La France a répondu par une nouvelle surenchère en laissant fuiter le contenu d’un entretien téléphonique entre le président ukrainien et Emmanuel Macron, lors duquel le chef de l’État aurait réaffirmé l’inconditionnalité du soutien de la France :

Ces frappes, la coopération accrue avec la Corée du Nord, et la rhétorique irresponsable qui les accompagne, participent d’une logique d’escalade inacceptable de la part de la Russie, qui continue de poursuivre un dessein révisionniste, brutal et impérialiste en violation des droits souverains de l’Ukraine et de la Charte des Nations Unies. [Cette logique d’escalade] n’aurait pas raison de notre détermination à continuer d’aider l’Ukraine aussi intensément et aussi longtemps que nécessaire, afin qu’elle puisse exercer son droit à la légitime défense et que la guerre d’agression de la Russie soit mise en échec.
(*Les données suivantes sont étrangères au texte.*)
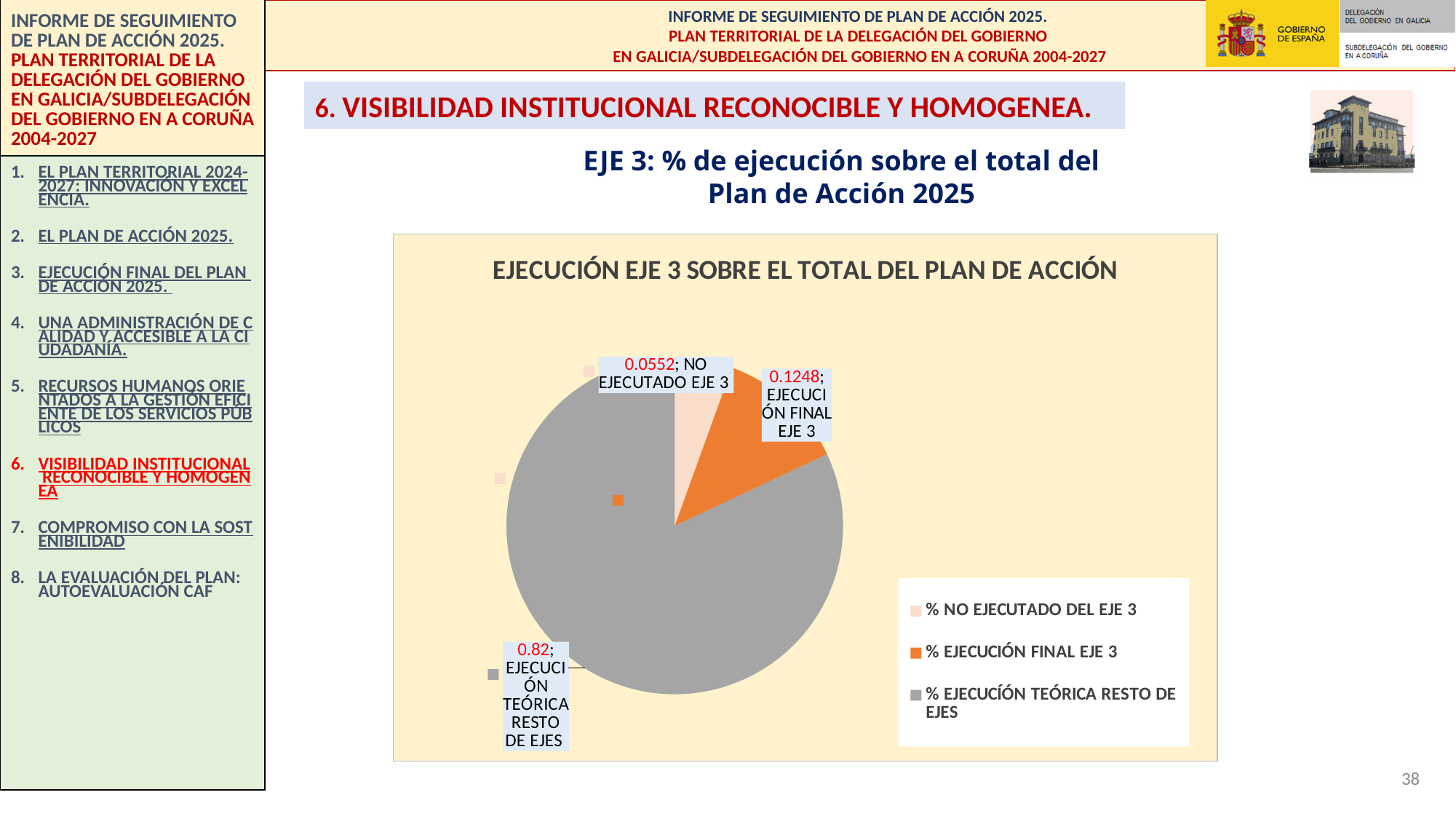
What type of chart is shown on the slide? pie chart What colour is the EJECUCIÓN FINAL EJE 3 slice? orange Which slice of the pie is the largest? EJECUCIÓN TEÓRICA RESTO DE EJES What is the difference between the EJECUCIÓN FINAL EJE 3 value and the NO EJECUTADO EJE 3 value? 0.0696 How many slices does the pie chart have? 3 How many entries does the legend list? 3 What is the value shown for the EJECUCIÓN FINAL EJE 3 slice? 0.1248 What is the value shown for the EJECUCIÓN TEÓRICA RESTO DE EJES slice? 0.82 What is the title of the pie chart? EJECUCIÓN EJE 3 SOBRE EL TOTAL DEL PLAN DE ACCIÓN Which is larger, the EJECUCIÓN FINAL EJE 3 slice or the NO EJECUTADO EJE 3 slice? EJECUCIÓN FINAL EJE 3 Which slice of the pie is the smallest? NO EJECUTADO EJE 3 What is the value shown for the NO EJECUTADO EJE 3 slice? 0.0552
https://www.france24.com/fr/info-en-continu/20241129-ukraine-macron-d%C3%A9nonce-une-logique-d-escalade-inacceptable-de-la-russie?utm_medium=social&utm_campaign=x&utm_source=user&utm_slink=f24.my%2FAmKB

Là encore, si l’on considère que la Russie bluffe car elle n’a pas encore mis ses menaces à exécution, on peut toutegois se demander si la France n’en fait pas de même puisqu’Emmanuel Macron a simplement a qualifié de simple « option » l’utilisation de missiles longue portée sur des cibles russes. Interrogé le 24 novembre dernier (00:16:29) sur cette même question et sur celle de l’envoi de troupes en Ukraine, Jean-Noël Barrot a lui aussi botté en touche renvoyant aux déclarations et à la détermination du chef de l’État, mais sans expliquer pourquoi ces missiles, contrairement à ceux livrés par les États-Unis et le Royaume-Uni, n’avaient toujours pas été utilisés sur le sol russe.